Anyway I am reading Oscar Wilde.
I wish to hell I could have had a drink and a conversation with this man.
The book is as much a collection of amazing observations and a specific outlook on life,as it is a work of fiction.
"My dear boy, no woman is a genius. Women are a decorative sex. They never have anything to say but they say it charmingly. Women represent the triumph of matter over mind, just as men represent the triumph of mind over morals."
"My dear boy, the people who love only once in their lives are really the shallow people. What they call their loyalty, and their fidelity, I call either the lethargy of custom of their lack of imagination. Faithfulness is to the emotional life what consistency is to the life of the intellect - simply a confession of failure."
"Most people become bankrupt through having invested too heavily in the prose of life. To have ruined one's self over poetry is an honor."
"People are fond of giving away what they need most themselves."
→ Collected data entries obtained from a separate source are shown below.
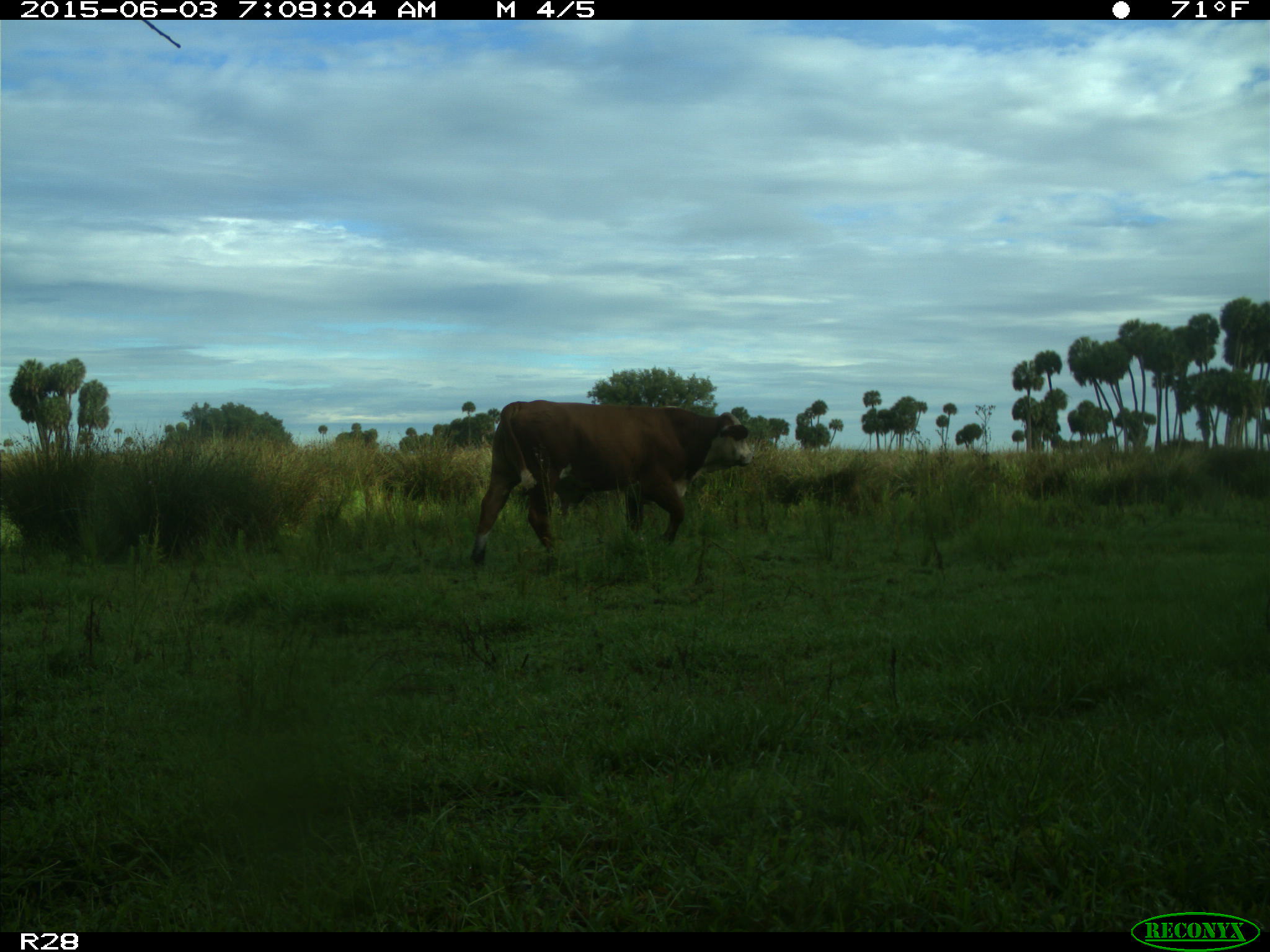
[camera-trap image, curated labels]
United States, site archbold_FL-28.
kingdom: Animalia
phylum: Chordata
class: Mammalia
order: Artiodactyla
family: Bovidae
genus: Bos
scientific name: Bos taurus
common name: domestic cow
Bos taurus (domestic cow).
"Dorian is far too wise not to do foolish things now and then, my dear Basil."
"The reason we all like to think so well of others is that we are all afraid for ourselves. The basis of optimism is sheer terror. We think that we are generous because we credit our neighbor with the possession of those virtues that are likely to be a benefit to us. We praise the banker that we may overdraw our account, and find good qualities in the highway man in the hope that he may spare our pockets. I mean everything that I have said. I have the greatest contempt for optimism."
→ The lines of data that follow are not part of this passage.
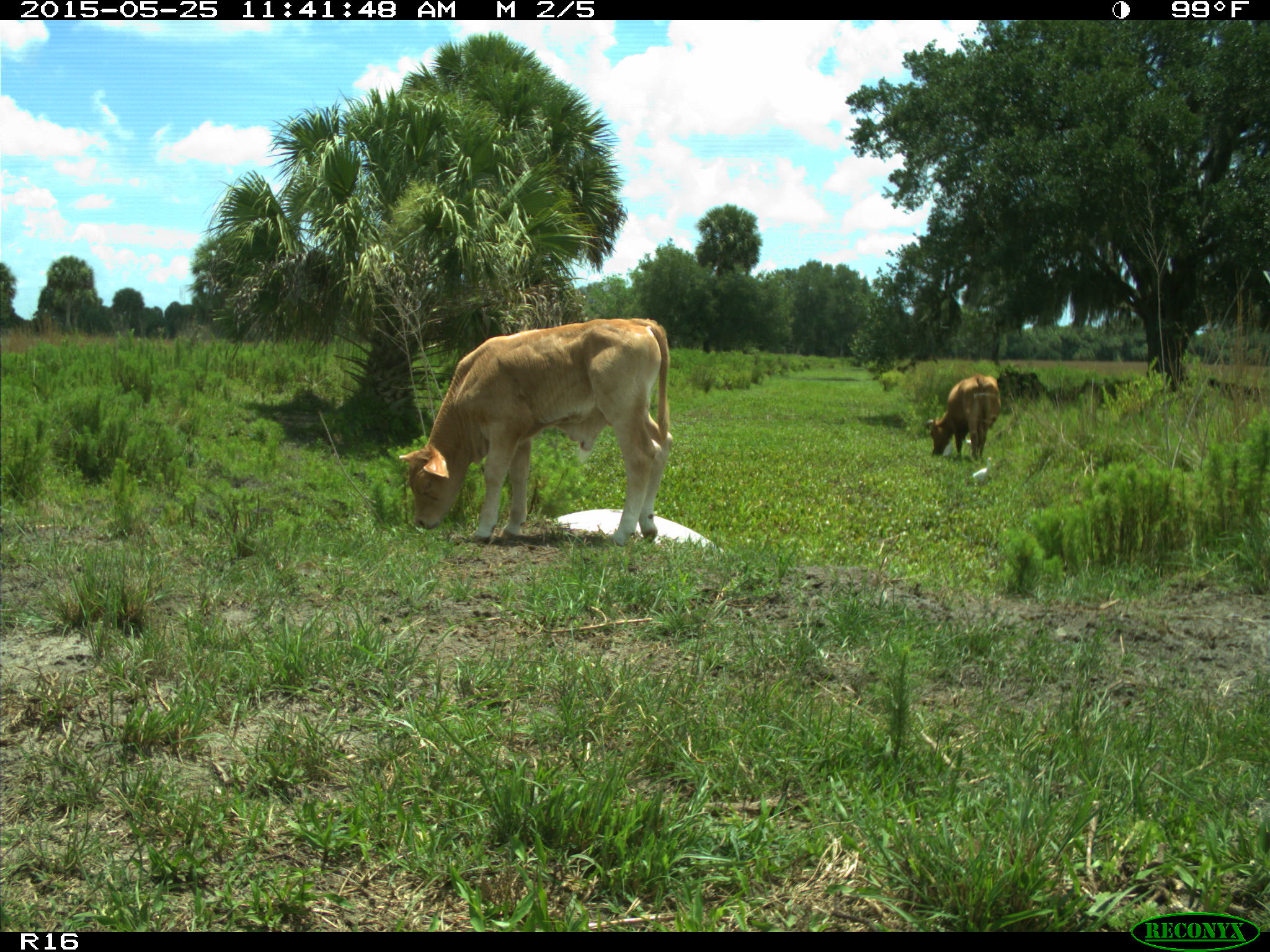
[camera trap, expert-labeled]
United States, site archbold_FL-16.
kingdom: Animalia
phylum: Chordata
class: Mammalia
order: Artiodactyla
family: Bovidae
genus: Bos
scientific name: Bos taurus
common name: domestic cow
Bos taurus (domestic cow).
"To be good is to be in harmony with one's self. Discord is to be forced to be in harmony with others."
"I should fancy that the real tragedy of the poor is that they can afford nothing but self-denial. Beautiful sins, like beautiful things, are the privilege of the rich."
"My dear Dorian, the only way a woman can ever reform a man is by boring him so completely that he loses all possible interest in life."
"Good resolutions are useless attempts to interfere with scientific laws. Their origin is pure vanity. Their result is absolutely nil. They give us, now and then, some of those luxurious sterile emotions that have a certain charm for the weak. That is all that can be said for them. They are simply cheques that men draw on a bank where they have no account."
"We live in an age that reads too much to be wise, and thinks too much to be beautiful."
The above comments are courtesy of Lord Henry in The Picture of Dorian Gray.
But of course they reflect the outlook of Oscar Wilde. Regardless of your opinion of his comments, they do provoke a response. They make you react. They make you think. And feel.
He was an outsider and an original thinker. Flamboyant and controversial.
Apparently Kettner's Champagne Bar was one of Wilde's favorite haunts.
I would give anything to have been able to sit on a stool next to him and indulge in conversation.